La trascrizione del dialogo che difende la polizia, di cui non c’è l’audio
Secondo Esposito, dunque, il dialogo fra un celerino e il dirigente sarebbe stato il seguente:
“Dottore questi ci stendono, vede quanti sono? Noi siamo solo in dieci e loro hanno bombole di gas e sampietrini”. “Ragazzi lo dobbiamo fare, ce lo hanno ordinato e non possiamo tirarci indietro. Quando saremo li in mezzo, saremo soli, noi dieci contro loro cento. Il primo obiettivo è portare a casa la nostra pelle e quella del nostro fratello nel casco accanto. Allora se iniziano a lanciare di tutto spezzategli le braccia ma portate la pelle a casa”.
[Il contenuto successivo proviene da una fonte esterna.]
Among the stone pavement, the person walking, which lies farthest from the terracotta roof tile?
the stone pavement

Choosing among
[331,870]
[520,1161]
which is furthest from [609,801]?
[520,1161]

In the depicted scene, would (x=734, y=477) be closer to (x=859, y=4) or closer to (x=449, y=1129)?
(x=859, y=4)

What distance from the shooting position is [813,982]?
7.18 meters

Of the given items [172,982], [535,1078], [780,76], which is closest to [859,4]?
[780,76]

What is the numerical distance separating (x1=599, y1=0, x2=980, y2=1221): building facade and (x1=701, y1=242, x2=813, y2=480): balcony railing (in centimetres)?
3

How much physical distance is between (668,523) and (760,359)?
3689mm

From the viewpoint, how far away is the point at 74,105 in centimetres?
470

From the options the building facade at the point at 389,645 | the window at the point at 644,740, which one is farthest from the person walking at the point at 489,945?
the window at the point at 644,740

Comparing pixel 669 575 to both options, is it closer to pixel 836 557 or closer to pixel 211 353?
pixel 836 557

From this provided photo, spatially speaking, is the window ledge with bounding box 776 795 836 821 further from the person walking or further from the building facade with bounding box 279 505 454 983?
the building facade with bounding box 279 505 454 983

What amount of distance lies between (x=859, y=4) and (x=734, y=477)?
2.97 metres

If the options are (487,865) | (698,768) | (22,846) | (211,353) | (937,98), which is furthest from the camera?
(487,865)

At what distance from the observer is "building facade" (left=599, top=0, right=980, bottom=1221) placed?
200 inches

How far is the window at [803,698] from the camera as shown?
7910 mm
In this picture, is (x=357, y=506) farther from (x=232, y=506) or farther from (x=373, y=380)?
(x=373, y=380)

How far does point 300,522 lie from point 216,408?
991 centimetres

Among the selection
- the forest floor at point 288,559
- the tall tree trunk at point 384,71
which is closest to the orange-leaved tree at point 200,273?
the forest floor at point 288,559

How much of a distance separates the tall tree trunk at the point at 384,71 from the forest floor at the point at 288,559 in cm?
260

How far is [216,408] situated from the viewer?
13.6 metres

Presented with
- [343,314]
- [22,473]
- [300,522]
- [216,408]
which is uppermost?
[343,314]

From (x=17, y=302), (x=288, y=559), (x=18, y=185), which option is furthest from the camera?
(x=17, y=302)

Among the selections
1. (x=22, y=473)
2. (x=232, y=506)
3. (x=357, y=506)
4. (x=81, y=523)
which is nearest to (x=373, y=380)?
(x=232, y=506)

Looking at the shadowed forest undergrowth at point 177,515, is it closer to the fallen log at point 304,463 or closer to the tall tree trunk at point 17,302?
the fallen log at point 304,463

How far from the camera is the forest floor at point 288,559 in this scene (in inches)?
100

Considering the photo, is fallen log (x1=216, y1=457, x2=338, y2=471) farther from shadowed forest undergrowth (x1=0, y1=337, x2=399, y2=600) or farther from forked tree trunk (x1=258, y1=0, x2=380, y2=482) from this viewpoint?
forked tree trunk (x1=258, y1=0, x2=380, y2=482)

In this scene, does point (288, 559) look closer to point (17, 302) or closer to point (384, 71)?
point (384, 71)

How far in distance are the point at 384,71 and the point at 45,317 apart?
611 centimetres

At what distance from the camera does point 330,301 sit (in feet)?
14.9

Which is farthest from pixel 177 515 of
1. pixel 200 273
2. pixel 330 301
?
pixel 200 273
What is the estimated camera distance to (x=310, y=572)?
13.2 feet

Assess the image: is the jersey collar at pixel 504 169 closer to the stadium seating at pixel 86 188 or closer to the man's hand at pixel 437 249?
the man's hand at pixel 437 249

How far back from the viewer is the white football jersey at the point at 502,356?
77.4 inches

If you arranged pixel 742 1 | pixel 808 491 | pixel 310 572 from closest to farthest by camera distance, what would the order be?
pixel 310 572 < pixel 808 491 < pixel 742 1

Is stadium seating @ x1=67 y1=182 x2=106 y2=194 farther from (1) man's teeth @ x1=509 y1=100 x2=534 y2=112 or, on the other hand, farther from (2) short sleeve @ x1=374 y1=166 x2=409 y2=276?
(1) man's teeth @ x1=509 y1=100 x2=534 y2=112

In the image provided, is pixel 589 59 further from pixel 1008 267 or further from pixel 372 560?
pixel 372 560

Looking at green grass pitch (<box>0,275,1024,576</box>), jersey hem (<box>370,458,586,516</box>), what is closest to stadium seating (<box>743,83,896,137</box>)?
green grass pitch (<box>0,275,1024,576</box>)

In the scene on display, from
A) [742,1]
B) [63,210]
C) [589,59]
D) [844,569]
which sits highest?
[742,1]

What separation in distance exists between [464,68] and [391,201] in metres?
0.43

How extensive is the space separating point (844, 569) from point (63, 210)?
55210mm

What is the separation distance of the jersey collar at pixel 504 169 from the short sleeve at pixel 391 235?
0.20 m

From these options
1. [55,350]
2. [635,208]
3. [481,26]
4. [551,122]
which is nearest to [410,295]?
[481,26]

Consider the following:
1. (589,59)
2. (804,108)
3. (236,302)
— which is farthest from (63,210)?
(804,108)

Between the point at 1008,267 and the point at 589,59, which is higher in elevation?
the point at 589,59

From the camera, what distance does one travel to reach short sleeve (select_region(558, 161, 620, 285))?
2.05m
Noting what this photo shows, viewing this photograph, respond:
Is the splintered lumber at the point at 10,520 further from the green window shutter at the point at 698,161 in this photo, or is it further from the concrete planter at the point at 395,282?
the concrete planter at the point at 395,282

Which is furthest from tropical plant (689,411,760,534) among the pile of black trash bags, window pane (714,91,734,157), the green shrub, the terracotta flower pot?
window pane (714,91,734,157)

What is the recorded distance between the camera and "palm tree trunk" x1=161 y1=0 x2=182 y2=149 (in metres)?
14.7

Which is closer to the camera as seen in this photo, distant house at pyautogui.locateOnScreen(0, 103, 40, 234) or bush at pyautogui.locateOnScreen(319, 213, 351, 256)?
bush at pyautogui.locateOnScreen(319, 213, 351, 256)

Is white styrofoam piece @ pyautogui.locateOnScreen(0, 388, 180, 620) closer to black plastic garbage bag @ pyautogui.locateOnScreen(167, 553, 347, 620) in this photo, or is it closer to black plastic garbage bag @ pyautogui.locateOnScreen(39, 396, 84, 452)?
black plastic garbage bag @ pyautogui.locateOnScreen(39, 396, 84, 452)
Una versione dei fatti di cui non ci sono riscontri, rilanciata anche da il Giornale (che parla genericamente di registrazione diffusa sul web), che rimbalza tra gruppi Facebook e catene WhatsApp. Sollecitato dalle domande di chi mette in dubbio la veridicità di questa ricostruzione, Esposito si difende dicendo di aver usato il condizionale e spiega che a fornirgli la trascrizione è stato il segretario Piemonte del sindacato di polizia Siulp, “persona seria che non ha mai raccontato balle”. Ma dell’audio ancora nessuna traccia, mente noi di Fanpage.it possiamo confermare di non aver effettuato alcun taglio e di aver diffuso il video integrale dei concitati momenti della carica a Termini.
La ricostruzione della carica contro i rifugiati alla stazione Termini
Non solo il dialogo appare particolarmente prosaico e letterario per essere avvenuto in un momento così concitato, ma soprattutto la situazione descritta è molto diversa da quello che stava accadendo. È giovedì 24 agosto e sono circa le 13.30. Un gruppo di rifugiati sgomberati da piazza Indipendenza, qualche decina sostenuti da attivisti delle rete antirazziste si muovono in un piccolo corteo tra strade e marciapiedi essendo stati definitivamente allontanati dalla piazza.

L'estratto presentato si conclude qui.